# INSTRUCTIONS
1. In the review of I Heart Huckabees, rewrite the passage starting at "I’m amused picturing" and ending at "heaving, hairy breasts.", changing every "Schwartzman" to "Jason Schwartzman".
2. Say whether each statement agrees with the review of I Heart Huckabees, answering yes or no and quoting the review's deciding words: (a) The reviewer found the characters likable. (b) Dustin Hoffman and Lily Tomlin are in the film to give lectures. (c) The reviewer says the film's only laugh comes from a fantasy sequence.

# EXTRACT TO READ
=-=-=

I Heart Huckabees
Gene Siskel always maintained that you should never make a movie about people the audience can’t stand. I loathed the characters in I Heart Huckabees. They are jittery, shallow, stupid, and agitated, and that’s exactly how they make the viewer feel. The whole movie is so anxious and you just want to scream at the screen to tell everyone to shut up. Since the characters are constantly trying to find themselves in a new agey style of self-discovery, you’d think that at one end, either the beginning or the conclusion, that they were or they became tolerable, satisfied people. But, no, they are just annoying and they find new ways to be annoying by the end. Half-baked theories about the connections in the universe and how coincidence relates to us ought to accompany a Yanni CD, not a movie by the guy who made Spanking the Monkey.
Mark Wahlberg is slimy, selfish, and pushy, and still sounds like a high school kid pissed about not knowing his lines. Jude Law is self-centered, obnoxious and phony. He is supposed to be the opposite of Jason Schwartzman, his enemy in the film, and by the end, he’s taken on his characteristics, reflective, pretentious, and lost. Schwartzman makes the trade-off as well, but I’m not sure it’s a benefit to anyone. Dustin Hoffman and Lily Tomlin are there to give lectures and cause trouble, basically announcing everyone’s character traits, because writer/director David O. Russell was apparently too lazy to develop them first, and took the easy way out.
I’m amused picturing Russell convincing Isabelle Huppert and Schwartzman that they should cover each other in mud and then dunk their heads in a mud puddle as a preamble to doggy style humping. That’s a scene you won’t see anywhere else.
The only laugh is a fantasy sequence where Schwartzman imagines himself sucking milk out of Law’s heaving, hairy breasts.

=-=-=

[Data pulled from a collection]
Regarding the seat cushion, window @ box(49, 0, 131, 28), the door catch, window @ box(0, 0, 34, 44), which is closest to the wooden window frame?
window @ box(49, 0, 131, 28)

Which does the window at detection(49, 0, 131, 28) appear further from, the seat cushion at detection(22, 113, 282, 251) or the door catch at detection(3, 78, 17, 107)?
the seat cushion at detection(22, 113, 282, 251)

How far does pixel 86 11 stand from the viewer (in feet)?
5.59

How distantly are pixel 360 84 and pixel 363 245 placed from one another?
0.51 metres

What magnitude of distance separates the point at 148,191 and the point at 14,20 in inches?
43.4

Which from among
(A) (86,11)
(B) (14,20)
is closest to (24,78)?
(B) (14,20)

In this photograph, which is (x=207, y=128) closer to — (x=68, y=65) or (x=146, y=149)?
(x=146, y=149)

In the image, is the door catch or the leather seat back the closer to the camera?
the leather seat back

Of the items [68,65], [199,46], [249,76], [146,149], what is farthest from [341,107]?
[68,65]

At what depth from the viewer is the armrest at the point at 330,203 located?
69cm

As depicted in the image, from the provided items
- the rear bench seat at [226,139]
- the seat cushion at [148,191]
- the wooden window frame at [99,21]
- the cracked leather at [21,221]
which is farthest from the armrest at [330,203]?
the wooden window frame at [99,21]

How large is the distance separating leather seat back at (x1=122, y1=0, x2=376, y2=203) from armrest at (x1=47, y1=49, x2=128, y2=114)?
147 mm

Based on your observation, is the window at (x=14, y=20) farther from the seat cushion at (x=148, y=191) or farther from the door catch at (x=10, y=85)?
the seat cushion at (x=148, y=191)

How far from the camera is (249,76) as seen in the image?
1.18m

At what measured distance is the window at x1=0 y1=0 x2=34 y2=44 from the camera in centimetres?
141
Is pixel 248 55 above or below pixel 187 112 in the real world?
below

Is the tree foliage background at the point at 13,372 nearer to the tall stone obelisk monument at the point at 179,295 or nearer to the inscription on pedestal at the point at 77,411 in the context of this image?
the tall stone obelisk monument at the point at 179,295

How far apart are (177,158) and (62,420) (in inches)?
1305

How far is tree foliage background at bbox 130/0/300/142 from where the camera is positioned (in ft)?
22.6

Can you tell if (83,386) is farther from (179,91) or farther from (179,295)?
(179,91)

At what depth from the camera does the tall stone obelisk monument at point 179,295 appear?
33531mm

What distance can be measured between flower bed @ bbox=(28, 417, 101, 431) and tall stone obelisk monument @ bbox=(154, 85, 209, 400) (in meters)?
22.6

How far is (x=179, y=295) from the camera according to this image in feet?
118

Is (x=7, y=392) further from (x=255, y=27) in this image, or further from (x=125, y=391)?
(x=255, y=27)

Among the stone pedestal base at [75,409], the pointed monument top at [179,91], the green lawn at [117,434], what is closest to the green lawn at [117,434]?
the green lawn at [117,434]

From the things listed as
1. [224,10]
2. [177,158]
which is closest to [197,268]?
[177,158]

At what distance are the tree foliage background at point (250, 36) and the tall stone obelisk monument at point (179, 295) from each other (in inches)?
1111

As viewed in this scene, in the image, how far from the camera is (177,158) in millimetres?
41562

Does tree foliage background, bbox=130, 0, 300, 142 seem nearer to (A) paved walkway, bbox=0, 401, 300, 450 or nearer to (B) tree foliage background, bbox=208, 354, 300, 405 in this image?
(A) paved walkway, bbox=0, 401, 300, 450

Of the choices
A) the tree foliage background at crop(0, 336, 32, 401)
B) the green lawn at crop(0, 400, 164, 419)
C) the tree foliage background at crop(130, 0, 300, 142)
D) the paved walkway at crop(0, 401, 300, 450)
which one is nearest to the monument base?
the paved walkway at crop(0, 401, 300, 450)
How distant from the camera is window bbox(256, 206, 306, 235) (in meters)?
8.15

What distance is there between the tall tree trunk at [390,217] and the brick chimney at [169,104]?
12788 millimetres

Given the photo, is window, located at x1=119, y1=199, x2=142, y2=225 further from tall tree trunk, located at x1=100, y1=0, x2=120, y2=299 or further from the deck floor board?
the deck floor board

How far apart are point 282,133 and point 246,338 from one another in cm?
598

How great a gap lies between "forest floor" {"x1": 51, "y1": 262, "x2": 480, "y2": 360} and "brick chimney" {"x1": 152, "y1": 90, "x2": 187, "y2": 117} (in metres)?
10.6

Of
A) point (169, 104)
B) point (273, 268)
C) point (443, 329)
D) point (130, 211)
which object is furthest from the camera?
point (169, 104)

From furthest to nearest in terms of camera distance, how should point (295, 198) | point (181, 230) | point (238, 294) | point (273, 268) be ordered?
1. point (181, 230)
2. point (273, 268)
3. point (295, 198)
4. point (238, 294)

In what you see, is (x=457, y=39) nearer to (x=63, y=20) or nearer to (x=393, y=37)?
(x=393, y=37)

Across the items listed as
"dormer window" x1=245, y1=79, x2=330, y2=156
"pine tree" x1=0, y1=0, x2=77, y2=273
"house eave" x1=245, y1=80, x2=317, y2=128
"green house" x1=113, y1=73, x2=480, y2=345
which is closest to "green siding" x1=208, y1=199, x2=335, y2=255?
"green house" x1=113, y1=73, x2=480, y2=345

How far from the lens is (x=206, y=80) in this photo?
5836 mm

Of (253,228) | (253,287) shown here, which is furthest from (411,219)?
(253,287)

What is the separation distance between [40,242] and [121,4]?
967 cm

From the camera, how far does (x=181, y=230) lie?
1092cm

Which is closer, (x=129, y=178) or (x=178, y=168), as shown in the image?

=-=-=

# ANSWERS GIVEN
1.
I’m amused picturing Russell convincing Isabelle Huppert and Jason Schwartzman that they should cover each other in mud and then dunk their heads in a mud puddle as a preamble to doggy style humping. That’s a scene you won’t see anywhere else.
The only laugh is a fantasy sequence where Jason Schwartzman imagines himself sucking milk out of Law’s heaving, hairy breasts.

2.
(a) No: "I loathed the characters in I Heart Huckabees."
(b) Yes: "Dustin Hoffman and Lily Tomlin are there to give lectures and cause trouble"
(c) Yes: "The only laugh is a fantasy sequence"